◆ Vorliegender Auszug ◆
# Der Kieler hat Geburtstag



## Rainer Hönle (16 März 2011)

Hallo Jörg,

herzlichen Glückwunsch zu Deinem Geburtstag. Feier schön und ordentlich.


----------



## Cerberus (16 März 2011)

Auch von mir Alles Gute! :sm20:


----------



## IBFS (16 März 2011)

Alles gute ebenfalls   :sm24:


----------



## rostiger Nagel (16 März 2011)

:sm20: nur das beste zu deinem Ehrentag


----------



## Friedrich-Alexander (16 März 2011)

Hi Jörg,

alles Gute! Lass Dich heute nicht zu sehr stressen!

Gruß FA


----------



## marlob (16 März 2011)

Dann mal Herzlichen Glückwunsch


----------



## Mordor_FRI (16 März 2011)

Happy Geburtstag:sm2:


----------



## b1k86-DL (16 März 2011)

Hallo Jörg,

lass es krachen.:s11:

Viele Grüße 

Benjamin


----------



## Homer79 (16 März 2011)

...auch von mir alles Gute zum Geburtstag!!!!!....

:sm20:          :sm24:


----------



## dalbi (16 März 2011)

Hi,

von mir auch, alles Gute zum Geburtstag.

:sm20:

Gruss Daniel


----------



## Kai (16 März 2011)

Herzlichen Glückwunsch zum Geburtstag.

:sm20:

Gruß Kai


----------



## Tommi (16 März 2011)

dasselbe unbekannterweise auch von mir...

Gruß
Tommi


----------



## Unimog-HeizeR (16 März 2011)

Von mir natürlich auch:

Herzlichen Glückwunsch zum Burzldag!

◆ Aufgabe A ◆
Geben Sie an, ob die folgenden Aussagen mit dem Geburtstagsthread übereinstimmen, und belegen Sie jede Antwort mit einem wörtlichen Zitat: (i) Rainer Hönle fordert Jörg auf, schön und ordentlich zu feiern. (ii) Friedrich-Alexander rät Jörg, sich an diesem Tag nicht zu sehr stressen zu lassen. (iii) Tommi schreibt, dass er Jörg persönlich kennt.
◆ Aufgabe B ◆
Nennen Sie alle Namen, mit denen Verfasser im Geburtstagsthread ihre Beiträge am Ende unterzeichnen.
◆ Aufgabe C ◆
Schreiben Sie aus dem Geburtstagsthread den Teil ab, der mit den Worten „## rostiger Nagel“ beginnt und mit „zu sehr stressen!“ endet.

◆ Quellmaterial ◆
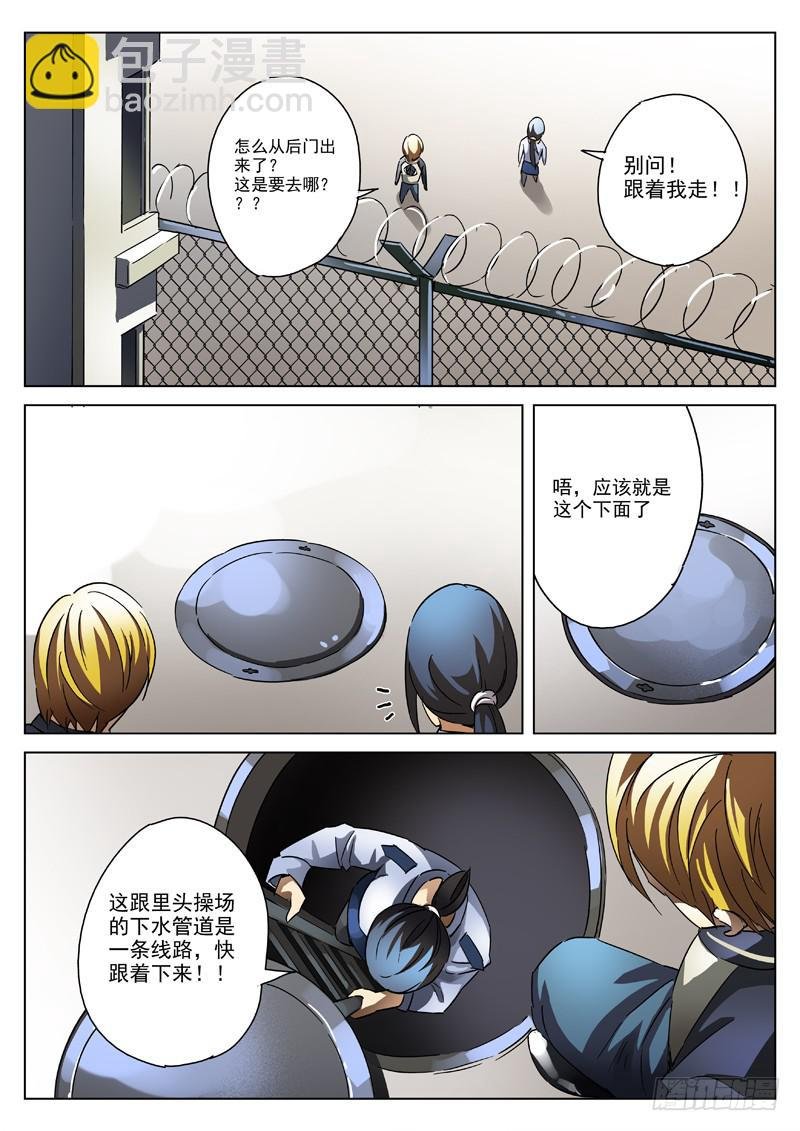 31死 奉命越狱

◆ Ihre Lösung A ◆
(i) Ja: „Feier schön und ordentlich.“
(ii) Ja: „Lass Dich heute nicht zu sehr stressen!“
(iii) Nein: „dasselbe unbekannterweise auch von mir...“

◆ Ihre Lösung B ◆
FA, Benjamin, Daniel, Kai, Tommi

◆ Ihre Lösung C ◆
## rostiger Nagel (16 März 2011)

:sm20: nur das beste zu deinem Ehrentag


----------



## Friedrich-Alexander (16 März 2011)

Hi Jörg,

alles Gute! Lass Dich heute nicht zu sehr stressen!